▶ **What you need to do**
Whenever a line of the listing contains the string "States", return that line.

▶ **Material to process**
+++

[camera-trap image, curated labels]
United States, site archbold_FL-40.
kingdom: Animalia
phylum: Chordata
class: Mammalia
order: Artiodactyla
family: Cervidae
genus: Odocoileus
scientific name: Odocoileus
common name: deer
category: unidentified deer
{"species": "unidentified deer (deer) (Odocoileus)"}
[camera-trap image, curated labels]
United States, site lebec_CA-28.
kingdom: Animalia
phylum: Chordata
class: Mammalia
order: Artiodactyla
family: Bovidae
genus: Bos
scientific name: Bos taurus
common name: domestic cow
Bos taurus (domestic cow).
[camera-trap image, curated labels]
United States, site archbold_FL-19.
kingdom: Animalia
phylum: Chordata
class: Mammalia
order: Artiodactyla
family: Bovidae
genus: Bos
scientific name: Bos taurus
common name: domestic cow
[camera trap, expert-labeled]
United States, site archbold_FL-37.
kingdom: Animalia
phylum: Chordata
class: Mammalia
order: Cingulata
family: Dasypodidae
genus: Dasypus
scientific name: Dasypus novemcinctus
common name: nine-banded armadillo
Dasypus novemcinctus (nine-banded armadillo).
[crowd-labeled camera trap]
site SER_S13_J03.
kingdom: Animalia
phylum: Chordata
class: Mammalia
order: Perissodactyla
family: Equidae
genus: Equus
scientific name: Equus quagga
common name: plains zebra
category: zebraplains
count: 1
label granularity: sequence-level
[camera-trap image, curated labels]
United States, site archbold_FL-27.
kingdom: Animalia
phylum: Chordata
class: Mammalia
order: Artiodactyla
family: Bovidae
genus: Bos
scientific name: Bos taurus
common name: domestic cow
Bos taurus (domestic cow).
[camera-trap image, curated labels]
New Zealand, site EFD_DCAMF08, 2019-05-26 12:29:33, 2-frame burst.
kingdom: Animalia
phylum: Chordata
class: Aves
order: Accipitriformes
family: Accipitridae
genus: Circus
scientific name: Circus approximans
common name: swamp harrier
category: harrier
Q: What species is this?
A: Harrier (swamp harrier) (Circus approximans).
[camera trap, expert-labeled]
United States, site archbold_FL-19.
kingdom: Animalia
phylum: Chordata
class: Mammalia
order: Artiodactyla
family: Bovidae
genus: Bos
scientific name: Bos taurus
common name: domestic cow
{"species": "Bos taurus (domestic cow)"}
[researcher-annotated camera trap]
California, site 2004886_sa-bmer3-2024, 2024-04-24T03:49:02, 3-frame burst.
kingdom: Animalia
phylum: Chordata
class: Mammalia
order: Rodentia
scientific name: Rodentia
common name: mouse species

+++

▶ **Reply**
United States, site archbold_FL-40.
United States, site lebec_CA-28.
United States, site archbold_FL-19.
United States, site archbold_FL-37.
United States, site archbold_FL-27.
United States, site archbold_FL-19.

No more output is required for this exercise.